The market has turned more bullish on the longer-term prospects for the gold price, regardless of the headwind posed by the stronger dollar or greater investor optimism, which can cut the need for gold as a safe-haven asset.

The bulk of open interest in gold call options, which give the owner the right, but not the obligation to buy the gold at a set price by a set date, in 2012 is clustered at $2,000 an ounce.

Indeed, for options expiring in late December, open interest on calls at $1,800 an ounce has risen tenfold in the space of a month, to 3,248 lots. For options on the most-active February futures contract, where a lot of interest is on bearish put options, holdings of $2,000 and $,1800 calls rose by close to 20 percent last month.

FOLLOWING STOCKS

European equities .STOXX recovered from earlier losses to trade broadly flat on the day. Gold's correlation with European shares reached its most positive in a year by the end of November, trading around 65 percent, meaning gold is more likely to move in tandem with shares.

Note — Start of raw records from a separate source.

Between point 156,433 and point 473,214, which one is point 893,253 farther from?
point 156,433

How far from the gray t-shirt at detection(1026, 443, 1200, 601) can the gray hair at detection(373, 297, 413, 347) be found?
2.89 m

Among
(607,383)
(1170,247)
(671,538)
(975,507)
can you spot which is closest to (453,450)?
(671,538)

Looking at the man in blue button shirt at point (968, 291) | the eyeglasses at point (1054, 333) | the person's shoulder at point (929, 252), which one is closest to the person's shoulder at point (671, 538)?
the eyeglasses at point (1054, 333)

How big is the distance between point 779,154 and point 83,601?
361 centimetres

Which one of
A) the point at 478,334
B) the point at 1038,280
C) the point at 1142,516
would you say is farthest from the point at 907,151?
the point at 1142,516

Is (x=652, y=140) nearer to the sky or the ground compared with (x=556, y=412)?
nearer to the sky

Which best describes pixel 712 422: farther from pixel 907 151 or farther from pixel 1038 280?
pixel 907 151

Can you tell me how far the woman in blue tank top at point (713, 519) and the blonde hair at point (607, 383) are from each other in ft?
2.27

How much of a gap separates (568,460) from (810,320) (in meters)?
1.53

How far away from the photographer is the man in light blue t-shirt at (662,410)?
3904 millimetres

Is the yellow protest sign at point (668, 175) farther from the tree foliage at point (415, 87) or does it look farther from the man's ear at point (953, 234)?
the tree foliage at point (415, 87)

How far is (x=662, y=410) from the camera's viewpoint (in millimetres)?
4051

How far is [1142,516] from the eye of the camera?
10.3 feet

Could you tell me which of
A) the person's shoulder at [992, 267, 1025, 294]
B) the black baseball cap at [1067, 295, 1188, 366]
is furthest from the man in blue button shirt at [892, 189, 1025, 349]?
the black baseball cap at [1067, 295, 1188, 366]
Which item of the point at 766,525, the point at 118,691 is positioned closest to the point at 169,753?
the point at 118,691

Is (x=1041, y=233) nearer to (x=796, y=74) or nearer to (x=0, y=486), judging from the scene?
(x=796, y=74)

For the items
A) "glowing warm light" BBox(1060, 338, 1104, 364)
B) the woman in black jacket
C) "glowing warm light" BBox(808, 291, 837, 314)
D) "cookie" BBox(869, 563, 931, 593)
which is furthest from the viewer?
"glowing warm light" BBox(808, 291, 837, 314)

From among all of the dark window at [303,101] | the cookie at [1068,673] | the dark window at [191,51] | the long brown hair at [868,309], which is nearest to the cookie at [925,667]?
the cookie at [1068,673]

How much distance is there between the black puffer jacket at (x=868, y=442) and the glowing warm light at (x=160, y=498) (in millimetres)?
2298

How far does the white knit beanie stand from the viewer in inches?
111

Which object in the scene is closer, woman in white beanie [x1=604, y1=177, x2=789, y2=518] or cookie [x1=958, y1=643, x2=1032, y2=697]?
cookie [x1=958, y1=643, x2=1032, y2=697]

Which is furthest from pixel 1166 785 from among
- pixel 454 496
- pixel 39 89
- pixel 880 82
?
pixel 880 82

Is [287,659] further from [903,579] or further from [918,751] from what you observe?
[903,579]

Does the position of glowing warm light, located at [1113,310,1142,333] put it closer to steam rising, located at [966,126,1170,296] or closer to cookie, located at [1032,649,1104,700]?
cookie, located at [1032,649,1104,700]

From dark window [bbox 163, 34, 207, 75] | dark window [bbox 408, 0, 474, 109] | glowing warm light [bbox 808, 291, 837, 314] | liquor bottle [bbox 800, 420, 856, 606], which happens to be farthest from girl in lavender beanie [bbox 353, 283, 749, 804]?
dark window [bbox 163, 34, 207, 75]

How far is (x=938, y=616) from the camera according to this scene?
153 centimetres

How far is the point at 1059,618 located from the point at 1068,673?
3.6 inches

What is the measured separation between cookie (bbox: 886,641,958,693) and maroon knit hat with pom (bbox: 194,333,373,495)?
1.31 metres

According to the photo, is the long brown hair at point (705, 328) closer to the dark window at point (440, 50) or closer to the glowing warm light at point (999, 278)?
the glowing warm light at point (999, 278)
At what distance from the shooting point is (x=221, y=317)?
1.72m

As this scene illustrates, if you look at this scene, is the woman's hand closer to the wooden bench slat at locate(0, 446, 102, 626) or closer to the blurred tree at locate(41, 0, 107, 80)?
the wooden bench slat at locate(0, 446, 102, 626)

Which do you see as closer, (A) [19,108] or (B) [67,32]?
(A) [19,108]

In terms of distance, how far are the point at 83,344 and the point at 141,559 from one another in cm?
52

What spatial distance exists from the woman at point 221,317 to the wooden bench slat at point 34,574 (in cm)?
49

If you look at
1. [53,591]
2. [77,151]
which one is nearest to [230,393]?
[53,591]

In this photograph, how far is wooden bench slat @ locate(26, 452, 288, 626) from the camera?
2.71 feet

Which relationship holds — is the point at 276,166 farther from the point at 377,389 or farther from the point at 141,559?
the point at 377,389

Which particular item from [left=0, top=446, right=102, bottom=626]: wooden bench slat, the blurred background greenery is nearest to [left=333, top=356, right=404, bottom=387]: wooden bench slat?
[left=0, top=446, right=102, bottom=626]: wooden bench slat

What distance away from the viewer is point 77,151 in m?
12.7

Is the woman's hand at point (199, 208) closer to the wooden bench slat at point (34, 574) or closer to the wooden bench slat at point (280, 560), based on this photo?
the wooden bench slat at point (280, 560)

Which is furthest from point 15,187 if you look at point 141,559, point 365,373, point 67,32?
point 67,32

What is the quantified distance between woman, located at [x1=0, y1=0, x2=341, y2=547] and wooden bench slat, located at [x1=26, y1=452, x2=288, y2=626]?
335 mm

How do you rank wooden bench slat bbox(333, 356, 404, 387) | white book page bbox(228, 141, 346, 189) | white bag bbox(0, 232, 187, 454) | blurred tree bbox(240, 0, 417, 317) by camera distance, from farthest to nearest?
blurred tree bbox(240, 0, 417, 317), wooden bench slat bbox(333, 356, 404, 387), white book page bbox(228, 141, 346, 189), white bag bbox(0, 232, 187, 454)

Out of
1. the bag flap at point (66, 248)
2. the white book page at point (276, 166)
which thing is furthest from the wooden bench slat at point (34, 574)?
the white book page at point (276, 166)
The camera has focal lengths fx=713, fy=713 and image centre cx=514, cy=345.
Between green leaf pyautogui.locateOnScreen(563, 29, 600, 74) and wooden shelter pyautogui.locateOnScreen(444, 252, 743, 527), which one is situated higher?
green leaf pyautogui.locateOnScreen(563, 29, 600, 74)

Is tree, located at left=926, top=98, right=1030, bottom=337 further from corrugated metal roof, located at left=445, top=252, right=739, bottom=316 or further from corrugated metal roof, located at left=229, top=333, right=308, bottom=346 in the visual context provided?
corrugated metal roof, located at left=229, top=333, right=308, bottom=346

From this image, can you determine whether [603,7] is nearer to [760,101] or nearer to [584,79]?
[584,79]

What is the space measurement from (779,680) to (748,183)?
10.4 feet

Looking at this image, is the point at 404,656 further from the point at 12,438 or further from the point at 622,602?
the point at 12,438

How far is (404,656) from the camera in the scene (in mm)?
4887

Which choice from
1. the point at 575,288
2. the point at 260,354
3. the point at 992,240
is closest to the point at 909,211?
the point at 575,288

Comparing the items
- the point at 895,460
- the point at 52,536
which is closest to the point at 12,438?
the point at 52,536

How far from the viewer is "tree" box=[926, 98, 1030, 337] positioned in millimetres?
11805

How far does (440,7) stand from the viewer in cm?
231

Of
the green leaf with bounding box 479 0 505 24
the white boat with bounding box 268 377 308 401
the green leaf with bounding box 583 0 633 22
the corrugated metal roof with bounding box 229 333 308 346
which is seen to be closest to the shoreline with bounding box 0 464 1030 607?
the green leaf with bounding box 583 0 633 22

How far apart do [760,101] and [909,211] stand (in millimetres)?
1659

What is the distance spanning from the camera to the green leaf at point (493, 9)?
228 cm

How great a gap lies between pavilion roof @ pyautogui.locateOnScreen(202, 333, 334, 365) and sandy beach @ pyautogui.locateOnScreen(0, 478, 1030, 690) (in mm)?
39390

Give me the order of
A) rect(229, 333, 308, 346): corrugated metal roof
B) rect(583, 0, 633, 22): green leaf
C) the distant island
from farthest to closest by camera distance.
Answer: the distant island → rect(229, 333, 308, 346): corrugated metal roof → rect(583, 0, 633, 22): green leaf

The euro steadied, pulling back from Wednesday's highs, hit after the coordinated action by the central banks. However, speculation the European Central Bank could aggressively cut rates could temper gains in the single European currency. <FRX/>

Gold priced in euros was last down 0.2 percent on the day at 1,295.42 euros an ounce, after having gained almost 5 percent in November, its largest monthly rise since August.

"There is a twofold impact on gold from the joint policy response from central banks. First, a substantial increase in the demand for dollar swap facilities would mean further expansion of the Fed's balance sheet, if lending is not sterilized, and would effectively be another form of easing," wrote UBS analyst Edel Tully.

"The downward pressure this puts on the dollar is clearly to gold's benefit. Second, to the extent that the cheapening of dollar funding costs limits the possibility of a liquidity crunch, it is also beneficial for gold. We only need to look back to 2008 for a reminder that a dollar funding crisis is not gold's friend," she said.

Gold tumbled to its weakest in nearly a month last week after declines in equities sparked a sell-off in the bullion markets to enable investors to cover losses in other markets.

Retail investors have been cautious, with dealers in Asia reporting a degree of hesitation by jewellers to buy in such a turbulent environment.

Premiums for physical delivery in Hong Kong have this week fallen to their lowest in three months, although forecasts for demand in China, the world's second-largest consumer of gold after India, anticipate continued strength. <GOL/AS>

China's gold consumption will be around 750 tonnes this year, Albert Cheng, a managing director for the World Gold Council, told an industry conference in Shanghai on Thursday.

In other precious metals, silver, which fell nearly 4 percent in November, was last up 1.0 percent on the day at $33.15 an ounce.

Platinum was flat on the day at $1,551.24 an ounce, while palladium rose 1 percent to $612.22 an ounce.